Since we’ve covered what you should do at work, it’s only right to know what you should absolutely avoid doing. They may seem like they should go unsaid, but you’d be surprised at how often these rules are broken.
Don’t be late
Unlike the Japanese, we Malaysians are known for always being late (“Malaysian timing” is not an excuse). While it’s perfectly fine to be late to your mamak meetups, it’s is a big no-no to be late to work, meetings and events. Being punctual is a sign of discipline and respect.
Don’t take things personally
Life at work can be overwhelming. Regardless if you’re a fresh-out-of-uni student or an experienced worker, everyone has their bad days. Whether it was a reprimand from your boss or a bad day of sales, always keep an open mind and never take things personally. Be professional and remember to always separate work and personal matters.

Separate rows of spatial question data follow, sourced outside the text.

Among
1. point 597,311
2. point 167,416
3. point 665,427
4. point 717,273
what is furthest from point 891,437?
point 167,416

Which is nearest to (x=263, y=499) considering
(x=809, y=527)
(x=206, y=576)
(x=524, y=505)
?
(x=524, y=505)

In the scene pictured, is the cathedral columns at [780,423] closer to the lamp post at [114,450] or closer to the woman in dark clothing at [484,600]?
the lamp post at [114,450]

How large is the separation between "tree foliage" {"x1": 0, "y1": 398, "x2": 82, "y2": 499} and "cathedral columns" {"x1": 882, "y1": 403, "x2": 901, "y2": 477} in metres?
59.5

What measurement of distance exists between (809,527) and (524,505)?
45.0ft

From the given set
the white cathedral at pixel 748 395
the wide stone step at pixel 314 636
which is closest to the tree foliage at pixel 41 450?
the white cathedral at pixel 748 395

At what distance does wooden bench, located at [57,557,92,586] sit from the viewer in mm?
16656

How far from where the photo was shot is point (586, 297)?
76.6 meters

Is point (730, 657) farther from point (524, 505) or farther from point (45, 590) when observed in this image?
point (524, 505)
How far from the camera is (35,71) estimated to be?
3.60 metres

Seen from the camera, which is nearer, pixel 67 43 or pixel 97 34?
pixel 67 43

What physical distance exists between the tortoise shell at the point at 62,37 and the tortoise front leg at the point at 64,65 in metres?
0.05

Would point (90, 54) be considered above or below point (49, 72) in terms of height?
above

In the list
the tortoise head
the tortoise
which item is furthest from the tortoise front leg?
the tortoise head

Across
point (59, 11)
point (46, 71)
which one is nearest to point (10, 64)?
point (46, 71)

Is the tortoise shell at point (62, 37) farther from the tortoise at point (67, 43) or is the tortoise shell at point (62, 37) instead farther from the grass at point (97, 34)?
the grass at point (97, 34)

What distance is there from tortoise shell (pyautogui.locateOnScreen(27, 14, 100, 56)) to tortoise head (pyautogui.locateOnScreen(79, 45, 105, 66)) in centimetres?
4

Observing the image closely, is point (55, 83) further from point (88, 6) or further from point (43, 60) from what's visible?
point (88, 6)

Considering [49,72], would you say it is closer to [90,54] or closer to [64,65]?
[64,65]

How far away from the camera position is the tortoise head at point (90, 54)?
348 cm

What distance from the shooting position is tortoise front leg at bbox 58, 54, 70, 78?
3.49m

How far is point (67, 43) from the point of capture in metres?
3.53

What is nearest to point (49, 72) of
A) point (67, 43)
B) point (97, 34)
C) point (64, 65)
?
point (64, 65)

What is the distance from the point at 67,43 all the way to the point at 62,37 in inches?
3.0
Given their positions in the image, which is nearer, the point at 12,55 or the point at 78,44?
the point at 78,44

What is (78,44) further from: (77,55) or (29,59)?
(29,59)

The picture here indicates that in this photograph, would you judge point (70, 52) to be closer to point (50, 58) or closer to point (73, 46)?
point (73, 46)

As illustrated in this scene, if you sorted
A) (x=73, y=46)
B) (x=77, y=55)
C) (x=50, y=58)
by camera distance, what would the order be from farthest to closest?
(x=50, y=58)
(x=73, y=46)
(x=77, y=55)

Don’t behave like a know-it-all
Nobody likes a show-off, especially if you’re new to the industry. It’s okay to show that you’re competent at work but never blow your trumpet so loudly that your colleagues think you’re a snob. Always remember to stay grounded and be humble. Be sure to empty your glass and be open to receive advice and constructive criticism.
#7. “How do employers determine my pay?”
Typically, as a fresh graduate, you can expect a starting salary of RM1,900 to RM2,900. However, it could be higher or lower depending on various factors.
For starters, states in the central region of Peninsular Malaysia (e.g. Selangor, Kuala Lumpur) seem to have higher salaries. Jobs in certain industries, such as mining and real estate, also command better pay. In addition, employers might also take into consideration your academic grades and work experience.
Avoid being exploited by dubious companies by doing your due diligence and seeking advice from reputable sources. Else, you might be overworked and underpaid!
That said, it’s important not to reject job offers merely due to the salary offered. Instead, focus on your long-term career growth and gain relevant experience first.
So there you have it — 7 questions fresh graduates typically ask about work. Remember that while starting your first job can be tough, you will eventually get the hang of things by staying positive and having a good support network. You’ve got this!